What I had in mind was to have PyloWGS as a Python module, so I can programmatically control it without calls to external binaries. This will allow me to load the VCF in memory, evolve the model and retrieve the results as objects (instead of files) where I can decide to convert to other formats or save in the database as needed. The current setup makes these hard as I have to run evolve.py, which depends on mh, and monitor the files and the state of this script to be able to handle job states. Moreover the results are converted into different file formats ( write_results) with the use of other helpers scripts. Don't get me wrong: these are all doable programmatically, but it would not be my preferred method (hence my asking for a standalone library).
Ideally, we would have that mh part in Python (although it is going to be a compromise in performance) and all script functionalities available as methods from the PhyloWGS (where these methods can be combined to re-create the current scripts). That is also why I asked about isolating the visualization part as it would be hard to package that within a standalone tool.
Of course it is completely OK, if you guys don't want to go down the standalone utility tool (as I am guessing you all have many other things on your plates); but I just wanted to explore our options here and get your feedback on alternatives.
Best, -- Arman
— Reply to this email directly or view it on GitHub https://github.com/morrislab/phylowgs/issues/13#issuecomment-153834955.
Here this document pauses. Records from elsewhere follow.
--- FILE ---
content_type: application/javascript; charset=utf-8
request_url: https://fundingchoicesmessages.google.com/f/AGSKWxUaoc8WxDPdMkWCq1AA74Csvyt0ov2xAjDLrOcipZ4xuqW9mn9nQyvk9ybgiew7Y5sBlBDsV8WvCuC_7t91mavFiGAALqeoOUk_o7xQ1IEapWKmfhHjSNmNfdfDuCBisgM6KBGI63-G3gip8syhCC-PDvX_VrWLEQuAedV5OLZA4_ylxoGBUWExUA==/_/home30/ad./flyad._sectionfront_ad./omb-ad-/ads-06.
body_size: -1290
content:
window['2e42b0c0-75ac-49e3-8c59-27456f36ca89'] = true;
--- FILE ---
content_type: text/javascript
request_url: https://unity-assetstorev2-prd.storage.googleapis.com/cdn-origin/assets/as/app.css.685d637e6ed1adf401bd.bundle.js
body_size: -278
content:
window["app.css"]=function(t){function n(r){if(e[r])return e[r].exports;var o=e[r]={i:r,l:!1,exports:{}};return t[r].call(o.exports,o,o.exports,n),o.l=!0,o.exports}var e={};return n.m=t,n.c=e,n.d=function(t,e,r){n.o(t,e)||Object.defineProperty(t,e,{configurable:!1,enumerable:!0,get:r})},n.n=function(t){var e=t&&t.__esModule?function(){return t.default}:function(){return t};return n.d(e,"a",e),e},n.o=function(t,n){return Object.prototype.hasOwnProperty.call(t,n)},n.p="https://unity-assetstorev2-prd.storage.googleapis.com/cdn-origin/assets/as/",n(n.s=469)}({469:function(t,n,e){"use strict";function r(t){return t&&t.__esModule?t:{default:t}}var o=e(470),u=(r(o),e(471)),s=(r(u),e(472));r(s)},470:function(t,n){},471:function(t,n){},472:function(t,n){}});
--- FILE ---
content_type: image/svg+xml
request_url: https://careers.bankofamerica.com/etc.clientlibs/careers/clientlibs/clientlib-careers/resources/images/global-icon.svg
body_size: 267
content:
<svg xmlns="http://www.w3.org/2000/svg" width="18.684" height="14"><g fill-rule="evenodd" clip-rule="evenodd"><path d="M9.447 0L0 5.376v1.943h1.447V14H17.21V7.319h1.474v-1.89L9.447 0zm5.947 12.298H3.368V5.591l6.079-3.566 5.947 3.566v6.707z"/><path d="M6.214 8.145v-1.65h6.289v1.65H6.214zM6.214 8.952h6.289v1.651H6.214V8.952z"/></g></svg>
Aha, I see — maybe it makes sense to wrap that C++ code for Python then. I never tried it before, but since it is just a single file that we are talking about, it shouldn't be that hard. I can give it a shot next week if you that sounds OK.
Hi @armish, I'm going to close this because it looks resolved. Open another issue if it isn't.
The current way PhyloWGS is distributed, it is a few C++/Pyhton/HTML utilities bind together (which is completely fine), but the current structure makes strong assumptions about the environment the tool is running on; e.g. input/output file names, availability of text and etc. This also makes it harder to make it part of a workflow as one has to watch for logs/output files and make sure that there are no overlapping outputs from multiple jobs running at the same time.
Two quick questions on this: 1) Is there a specific reason as to why
mh
part of the software was written in CPP instead of Python? 2) Are there any plans making this utility available as a Python package/script where all jobs are fully customizable (either programmatically or via command line) so that the state of each run can be observed in a better way and each run can easily be integrated into a common workflow?